June 9th, 2011 at 5:59 PM ^

I mentioned this in another thread, but I was audited by the IRS back in 05 for Business Use of a Vehicle... oddly enough I wasnt even making that much money a year at the time..perhaps about what Terrell Pryor makes, maybe a bit less..

Anway...so I prepped for the Audit, got all of my receipts and ducks in a row .... and went downtown to this unmarked federal building in Long Beach here in CA.  I had trouble finding the place because it was in a completely Unmarked building...no signs, not even a street address visible, and this was a tall 7 stoy office building maybe more... I had to go right up to the window to see the address...very non descript.

So I go in and its just a lobby and you need to call up to have someone buzz you up... I call and this armed security guard comes down... he frisks me with the wand and sees that I have a cell phone and my small pocket tape recorder.

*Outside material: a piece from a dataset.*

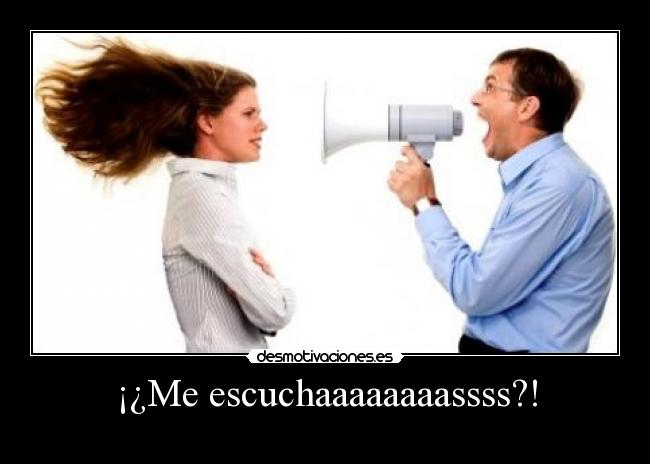 ¡¿Me escuchaaaaaaaassss?! -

I had arranged to have permission to tape the proccedings, and the sec. guard called up to confim that I did but he made me go back to my car and leave my cell phone there.

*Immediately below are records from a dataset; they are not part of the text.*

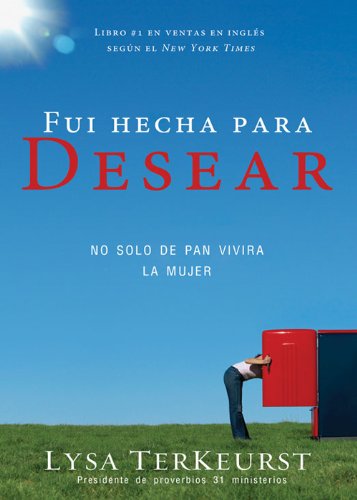Fui hecha para desear: No solo de pan vivirá la mujer (Spanish Edition)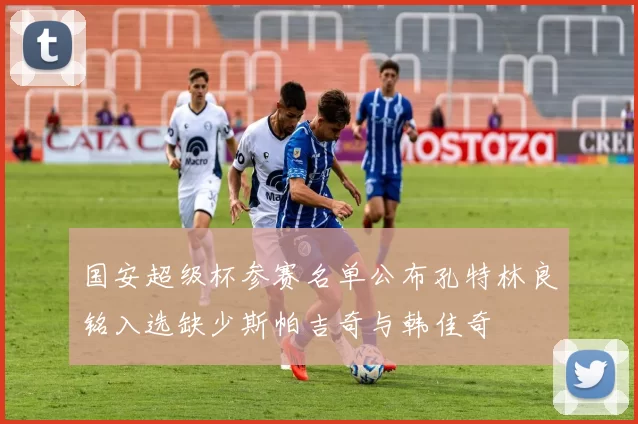 国安超级杯参赛名单公布孔特林良铭入选缺少斯帕吉奇与韩佳奇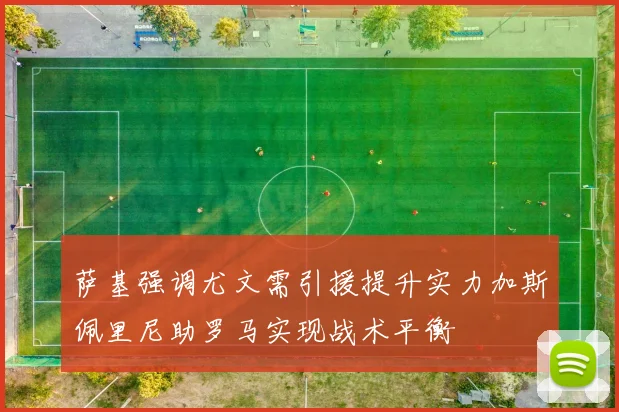 萨基强调尤文需引援提升实力加斯佩里尼助罗马实现战术平衡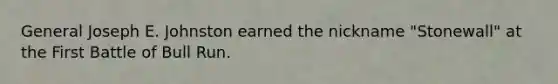General Joseph E. Johnston earned the nickname "Stonewall" at the First Battle of Bull Run.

So I did that...come back 10 min later and call and then he came down and took me up to their office...No doubt on some unmarked floor that doesnt technicallly exist, ala "No Country for Old Men" style..

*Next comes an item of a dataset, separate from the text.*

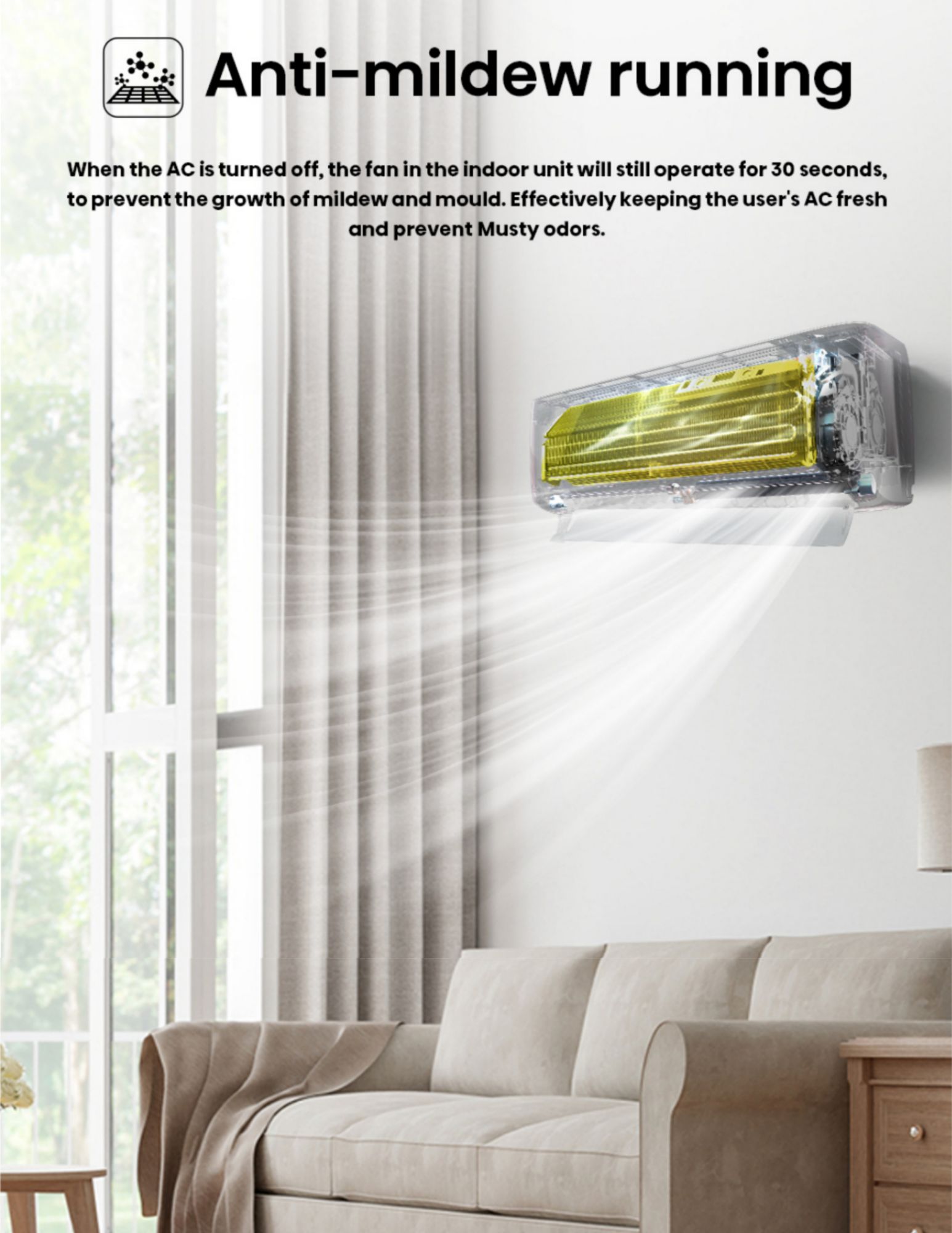 Anti-mildew running keeps AC dry and prevents musty odors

I get up there and he punches in the code behind the bullet proof glass to let me in and we go in...

Im "greeted" by the 2 IRS agents bruskly in this totally barren office.  All white paint, all wood paneling.  Nothing on any desk other than a computer.  I was surprised that there was not even a photo of Richard Nixon on the wall...

They took me in to this white conference room with a plain wood table and then proceeded to lie out my life on that table.

They had everything on me... my bank accounts, transfer and deposit history, complete work history, my known addresses and aliases etc... everything on me going back to probably 1999.... they were like Mr.  Kumbiyiashi from "The Usual Suspects"...they had everything that I had ever done in that little folder...

I prepped hard for that though, and I "won"... they got nothing on me and found me innocent of any penalties....when I left they remarked that they almost 100% get people on something and it was unusual to have someone like me who they couldnt nail... anyway I joked with the girl that they should send me a letter of congratulations and she said that they didnt do that...

but low and behold, 2 months later I got a personal letter of congratulations from her personally that i had passed the audit...so at least they or she had some sense of humour about it...

all of that for a guy who was making less than TP at the time...

If the IRS sniffs around him, he is in trouble.

JudgeMart

June 9th, 2011 at 6:45 PM ^

If you get audited, NEVER and I mean NEVER bring any tax records except for the year they are auditing.  They will 'ask' you to bring prior year records but you are under absolutely no obligation to do so under the U.S. Tax Code.  Repeat: Only bring the records of the year they are auditing.  They won't like it, but are powerless to do anything about it.

Tater

June 9th, 2011 at 7:34 PM ^

As Wolverine fans, our best hope is for the IRS and the FBI to gather enough evidence that the NCAA has no excuse not to lay the hammer down on THE Ohio State University.  The Olentangy Mafia/Sacred Brotherhood can shut up everyone involved, but the feds are another story altogether.

If the IRS can bring down Al Capone, they can bring down THE Ohio State University.  

 

bluebyyou

June 9th, 2011 at 8:29 PM ^

Tater, its a frigging game for shit's sake.  Do you really want the IRS and the FBI coming down on Pryor?  He is an arrogant kid surrounded by those who would suck him dry.  He was a damned college kid without a lick of sense.   I'm happy to see his sorry ass out of there, but  enough is enough.

I wish none of this had ever happened.  It is a major stain on the conference and on college football.

Number 7

June 10th, 2011 at 6:41 AM ^

I think the potential for IRS involvement is less about the hit TPeez takes, and more about what the discovery process establishes regarding what went down and who knew about it. Also, the below-market access to fancy cars is something about which, I would think, the IRS might want to find more.